Job -> Render as a JSON list of strings every line of the data, one string per line with blank lines omitted, starting at the line containing "Which of the two occupies" and ending with the final line of the data.

Supplied material ->
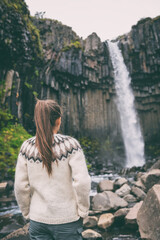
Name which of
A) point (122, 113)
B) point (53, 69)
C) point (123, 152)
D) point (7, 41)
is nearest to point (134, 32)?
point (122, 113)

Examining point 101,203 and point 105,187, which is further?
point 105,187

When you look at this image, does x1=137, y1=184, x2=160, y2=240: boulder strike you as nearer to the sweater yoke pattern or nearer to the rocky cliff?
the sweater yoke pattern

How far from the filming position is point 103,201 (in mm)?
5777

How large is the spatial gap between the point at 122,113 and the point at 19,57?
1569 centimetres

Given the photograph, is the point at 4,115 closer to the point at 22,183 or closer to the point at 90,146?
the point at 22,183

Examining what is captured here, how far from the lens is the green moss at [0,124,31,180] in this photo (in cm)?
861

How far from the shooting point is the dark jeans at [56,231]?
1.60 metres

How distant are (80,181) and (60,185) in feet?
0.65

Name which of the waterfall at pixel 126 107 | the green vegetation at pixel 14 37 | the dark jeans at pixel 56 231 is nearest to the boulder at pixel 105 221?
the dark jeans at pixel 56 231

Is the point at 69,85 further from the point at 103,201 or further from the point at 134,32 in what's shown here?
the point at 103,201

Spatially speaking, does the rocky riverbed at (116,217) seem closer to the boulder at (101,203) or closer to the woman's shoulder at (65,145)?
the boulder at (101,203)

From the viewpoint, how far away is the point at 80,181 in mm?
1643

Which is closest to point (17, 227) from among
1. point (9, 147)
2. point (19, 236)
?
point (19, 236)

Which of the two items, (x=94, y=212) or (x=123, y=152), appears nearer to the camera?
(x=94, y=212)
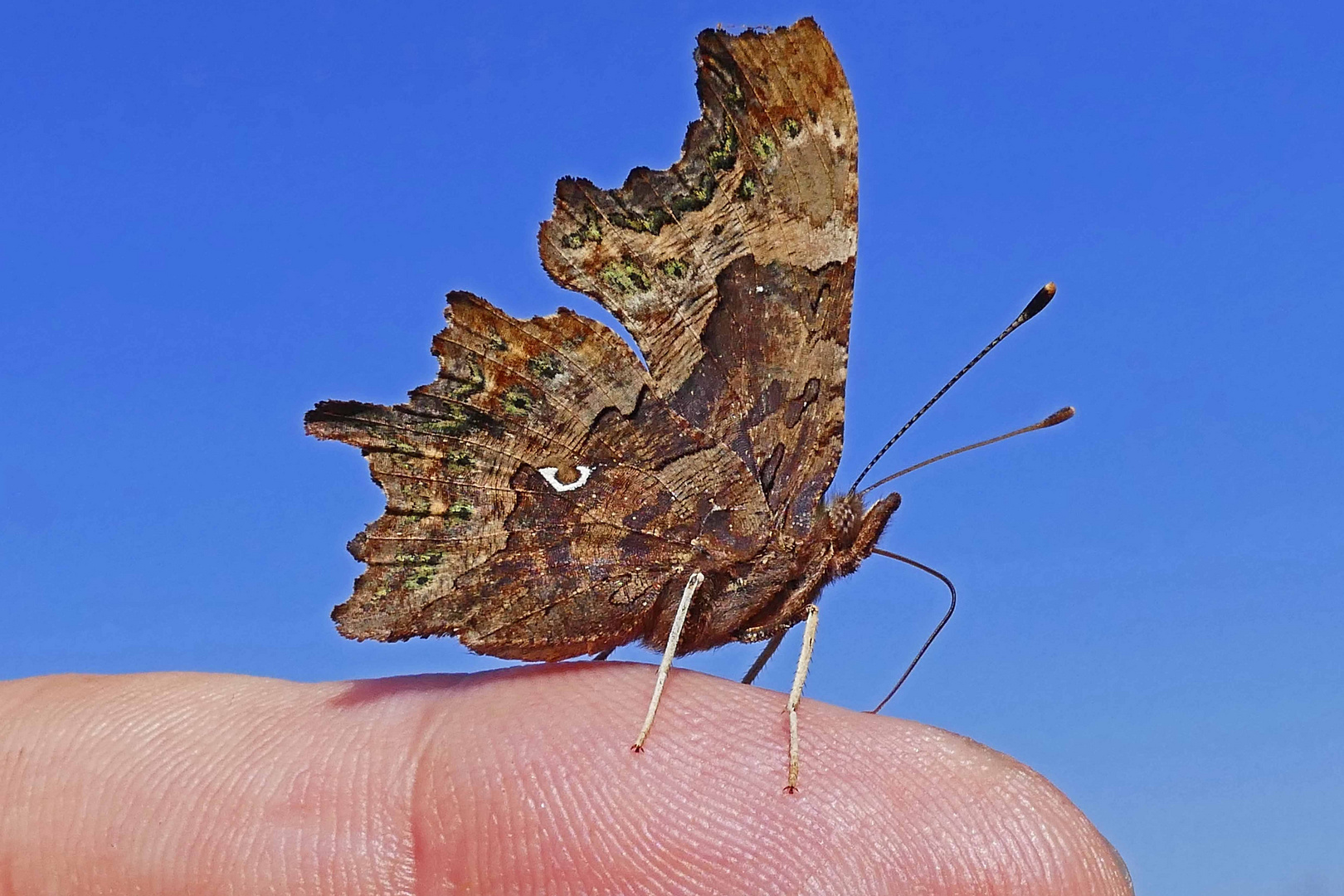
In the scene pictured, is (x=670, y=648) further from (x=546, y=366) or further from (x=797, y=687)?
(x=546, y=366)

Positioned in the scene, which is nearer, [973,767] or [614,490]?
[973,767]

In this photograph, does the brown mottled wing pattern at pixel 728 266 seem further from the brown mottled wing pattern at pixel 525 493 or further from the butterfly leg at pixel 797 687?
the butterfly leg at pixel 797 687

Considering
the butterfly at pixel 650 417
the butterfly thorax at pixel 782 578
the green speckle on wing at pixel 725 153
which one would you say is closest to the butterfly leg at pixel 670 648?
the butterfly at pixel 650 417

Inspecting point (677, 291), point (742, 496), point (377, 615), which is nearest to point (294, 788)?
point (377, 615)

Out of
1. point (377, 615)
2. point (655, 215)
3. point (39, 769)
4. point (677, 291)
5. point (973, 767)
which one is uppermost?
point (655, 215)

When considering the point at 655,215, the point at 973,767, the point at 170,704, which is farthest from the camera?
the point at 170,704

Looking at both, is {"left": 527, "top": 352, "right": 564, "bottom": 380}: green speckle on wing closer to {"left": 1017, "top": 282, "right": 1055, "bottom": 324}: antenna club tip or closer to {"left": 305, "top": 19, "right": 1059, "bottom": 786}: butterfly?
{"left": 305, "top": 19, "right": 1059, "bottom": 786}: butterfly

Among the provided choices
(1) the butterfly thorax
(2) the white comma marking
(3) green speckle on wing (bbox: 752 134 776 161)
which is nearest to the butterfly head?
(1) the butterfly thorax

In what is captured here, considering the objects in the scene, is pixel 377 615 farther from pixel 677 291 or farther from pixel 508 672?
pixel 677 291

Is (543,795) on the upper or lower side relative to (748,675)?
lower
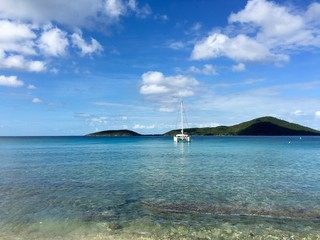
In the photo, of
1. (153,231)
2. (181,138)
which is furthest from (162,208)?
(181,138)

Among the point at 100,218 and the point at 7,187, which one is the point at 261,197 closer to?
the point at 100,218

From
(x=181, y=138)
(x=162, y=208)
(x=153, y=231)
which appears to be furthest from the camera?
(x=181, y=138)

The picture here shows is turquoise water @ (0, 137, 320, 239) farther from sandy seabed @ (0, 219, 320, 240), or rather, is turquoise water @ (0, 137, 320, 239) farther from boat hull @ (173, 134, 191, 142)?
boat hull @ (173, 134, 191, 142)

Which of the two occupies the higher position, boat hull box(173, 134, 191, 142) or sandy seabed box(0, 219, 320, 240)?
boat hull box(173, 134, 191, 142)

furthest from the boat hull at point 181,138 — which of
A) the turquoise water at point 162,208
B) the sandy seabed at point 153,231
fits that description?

Exercise solution ->
[
  "Which of the two occupies the higher position, boat hull box(173, 134, 191, 142) or sandy seabed box(0, 219, 320, 240)?",
  "boat hull box(173, 134, 191, 142)",
  "furthest from the boat hull at point 181,138 — which of",
  "A) the turquoise water at point 162,208",
  "B) the sandy seabed at point 153,231",
  "fits that description?"
]